**WHAT THE TASK REQUIRES:**
From the listing below, extract each line that contains the word "sidewalk".

* BEGIN *

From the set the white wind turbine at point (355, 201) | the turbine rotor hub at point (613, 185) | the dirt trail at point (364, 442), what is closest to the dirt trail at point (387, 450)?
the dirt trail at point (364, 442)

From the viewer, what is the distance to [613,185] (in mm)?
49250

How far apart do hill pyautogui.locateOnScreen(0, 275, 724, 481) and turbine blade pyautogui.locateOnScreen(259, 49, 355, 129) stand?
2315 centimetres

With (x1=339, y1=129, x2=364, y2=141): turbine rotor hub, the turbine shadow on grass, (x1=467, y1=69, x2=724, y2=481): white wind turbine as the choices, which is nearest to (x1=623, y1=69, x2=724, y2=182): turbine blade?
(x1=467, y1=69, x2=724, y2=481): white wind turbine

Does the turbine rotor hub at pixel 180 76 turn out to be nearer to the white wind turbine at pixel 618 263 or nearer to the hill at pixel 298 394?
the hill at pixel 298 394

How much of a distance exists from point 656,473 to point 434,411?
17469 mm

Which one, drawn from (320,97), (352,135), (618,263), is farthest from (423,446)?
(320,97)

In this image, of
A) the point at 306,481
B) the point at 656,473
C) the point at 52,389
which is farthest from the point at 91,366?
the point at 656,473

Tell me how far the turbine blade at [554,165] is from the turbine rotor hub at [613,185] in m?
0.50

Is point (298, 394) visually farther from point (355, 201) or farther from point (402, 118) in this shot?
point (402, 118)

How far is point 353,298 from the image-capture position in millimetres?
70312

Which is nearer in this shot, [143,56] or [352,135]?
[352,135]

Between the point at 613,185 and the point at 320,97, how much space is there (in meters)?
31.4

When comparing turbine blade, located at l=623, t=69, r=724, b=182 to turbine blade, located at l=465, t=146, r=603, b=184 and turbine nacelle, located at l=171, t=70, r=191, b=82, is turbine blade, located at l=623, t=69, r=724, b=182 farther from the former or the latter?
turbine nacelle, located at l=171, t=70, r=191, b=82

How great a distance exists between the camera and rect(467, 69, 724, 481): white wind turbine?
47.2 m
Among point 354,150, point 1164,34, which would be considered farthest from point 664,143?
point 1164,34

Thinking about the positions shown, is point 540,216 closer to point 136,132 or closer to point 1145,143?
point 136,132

* END *
* BEGIN *

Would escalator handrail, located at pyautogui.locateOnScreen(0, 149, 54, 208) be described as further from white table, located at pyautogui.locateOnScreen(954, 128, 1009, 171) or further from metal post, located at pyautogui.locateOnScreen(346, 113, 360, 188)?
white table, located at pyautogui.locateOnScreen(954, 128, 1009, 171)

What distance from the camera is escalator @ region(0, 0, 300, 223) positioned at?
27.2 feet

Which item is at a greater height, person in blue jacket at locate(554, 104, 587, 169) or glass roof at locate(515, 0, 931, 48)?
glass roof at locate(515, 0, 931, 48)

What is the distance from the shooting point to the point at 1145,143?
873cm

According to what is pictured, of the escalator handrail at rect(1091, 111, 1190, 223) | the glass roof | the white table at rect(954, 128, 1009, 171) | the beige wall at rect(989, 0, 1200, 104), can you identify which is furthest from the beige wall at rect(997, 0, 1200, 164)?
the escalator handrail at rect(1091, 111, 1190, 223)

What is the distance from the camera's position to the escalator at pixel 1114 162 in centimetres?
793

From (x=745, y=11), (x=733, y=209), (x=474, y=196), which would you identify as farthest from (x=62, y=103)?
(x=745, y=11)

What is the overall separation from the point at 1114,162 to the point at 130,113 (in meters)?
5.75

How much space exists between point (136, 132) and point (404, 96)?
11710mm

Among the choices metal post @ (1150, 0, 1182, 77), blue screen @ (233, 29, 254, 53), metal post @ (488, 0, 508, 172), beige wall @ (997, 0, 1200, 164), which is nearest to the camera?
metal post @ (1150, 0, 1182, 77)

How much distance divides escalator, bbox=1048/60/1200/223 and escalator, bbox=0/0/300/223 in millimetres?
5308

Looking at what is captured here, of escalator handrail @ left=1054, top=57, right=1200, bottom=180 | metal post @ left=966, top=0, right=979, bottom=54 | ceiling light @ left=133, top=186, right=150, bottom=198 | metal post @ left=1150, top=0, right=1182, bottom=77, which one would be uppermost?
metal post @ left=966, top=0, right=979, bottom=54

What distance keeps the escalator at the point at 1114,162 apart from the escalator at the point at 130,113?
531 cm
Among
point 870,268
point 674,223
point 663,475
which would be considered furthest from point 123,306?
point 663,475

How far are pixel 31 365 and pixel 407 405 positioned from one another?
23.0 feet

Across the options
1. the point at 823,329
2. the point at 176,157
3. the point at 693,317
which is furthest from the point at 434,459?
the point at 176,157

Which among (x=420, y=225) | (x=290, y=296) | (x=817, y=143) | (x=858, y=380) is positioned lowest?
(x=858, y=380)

* END *
* BEGIN *

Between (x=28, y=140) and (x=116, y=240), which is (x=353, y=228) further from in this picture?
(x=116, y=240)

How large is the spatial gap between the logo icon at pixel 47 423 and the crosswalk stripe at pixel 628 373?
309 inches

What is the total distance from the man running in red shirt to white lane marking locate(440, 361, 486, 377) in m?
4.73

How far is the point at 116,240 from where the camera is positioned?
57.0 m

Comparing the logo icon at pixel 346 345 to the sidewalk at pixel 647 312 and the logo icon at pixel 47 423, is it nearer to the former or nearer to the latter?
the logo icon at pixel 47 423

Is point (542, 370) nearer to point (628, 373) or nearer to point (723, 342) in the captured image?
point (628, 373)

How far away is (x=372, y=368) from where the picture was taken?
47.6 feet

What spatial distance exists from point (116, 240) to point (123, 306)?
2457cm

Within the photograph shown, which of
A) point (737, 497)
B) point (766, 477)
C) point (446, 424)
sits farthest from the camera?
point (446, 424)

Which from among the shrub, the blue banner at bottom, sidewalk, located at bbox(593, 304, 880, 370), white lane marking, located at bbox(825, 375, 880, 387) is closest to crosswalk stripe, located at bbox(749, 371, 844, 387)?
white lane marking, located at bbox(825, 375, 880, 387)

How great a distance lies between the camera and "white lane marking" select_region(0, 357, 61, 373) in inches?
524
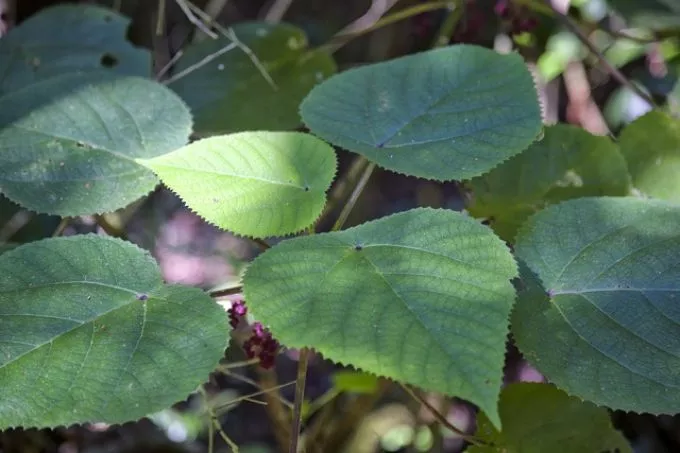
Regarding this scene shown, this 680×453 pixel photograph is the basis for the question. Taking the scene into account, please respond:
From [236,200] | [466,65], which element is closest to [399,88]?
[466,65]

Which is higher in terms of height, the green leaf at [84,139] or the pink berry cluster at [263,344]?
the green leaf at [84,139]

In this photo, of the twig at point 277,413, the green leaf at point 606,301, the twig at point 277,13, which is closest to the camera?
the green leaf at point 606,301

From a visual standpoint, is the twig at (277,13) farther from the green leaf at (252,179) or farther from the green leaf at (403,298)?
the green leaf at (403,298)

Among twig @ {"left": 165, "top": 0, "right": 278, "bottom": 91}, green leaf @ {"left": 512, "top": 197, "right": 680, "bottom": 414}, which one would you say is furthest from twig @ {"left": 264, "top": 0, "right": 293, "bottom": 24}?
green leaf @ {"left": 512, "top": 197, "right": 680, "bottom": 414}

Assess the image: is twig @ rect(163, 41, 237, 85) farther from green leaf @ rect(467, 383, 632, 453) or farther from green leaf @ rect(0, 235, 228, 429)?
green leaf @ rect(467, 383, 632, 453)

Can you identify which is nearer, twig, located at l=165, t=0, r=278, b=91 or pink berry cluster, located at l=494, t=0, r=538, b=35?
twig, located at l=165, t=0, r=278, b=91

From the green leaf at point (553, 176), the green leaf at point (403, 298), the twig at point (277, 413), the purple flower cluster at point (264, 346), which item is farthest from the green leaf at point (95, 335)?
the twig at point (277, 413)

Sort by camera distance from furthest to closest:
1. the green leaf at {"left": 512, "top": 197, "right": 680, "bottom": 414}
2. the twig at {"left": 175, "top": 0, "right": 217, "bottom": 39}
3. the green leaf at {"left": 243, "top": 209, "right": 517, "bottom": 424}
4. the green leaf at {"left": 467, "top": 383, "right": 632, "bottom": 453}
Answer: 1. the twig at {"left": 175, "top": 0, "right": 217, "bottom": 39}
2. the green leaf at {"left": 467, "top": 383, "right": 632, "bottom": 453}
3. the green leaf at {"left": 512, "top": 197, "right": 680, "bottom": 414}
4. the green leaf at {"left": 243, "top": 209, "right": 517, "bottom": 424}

* END *

**OUTPUT FOR THIS EXERCISE:**
Comparing the logo icon at pixel 346 345 to the sidewalk at pixel 647 312 and the logo icon at pixel 47 423, is it nearer to the former or nearer to the latter?
Which from among the shrub, the blue banner at bottom, sidewalk, located at bbox(593, 304, 880, 370), white lane marking, located at bbox(825, 375, 880, 387) is closest to crosswalk stripe, located at bbox(749, 371, 844, 387)?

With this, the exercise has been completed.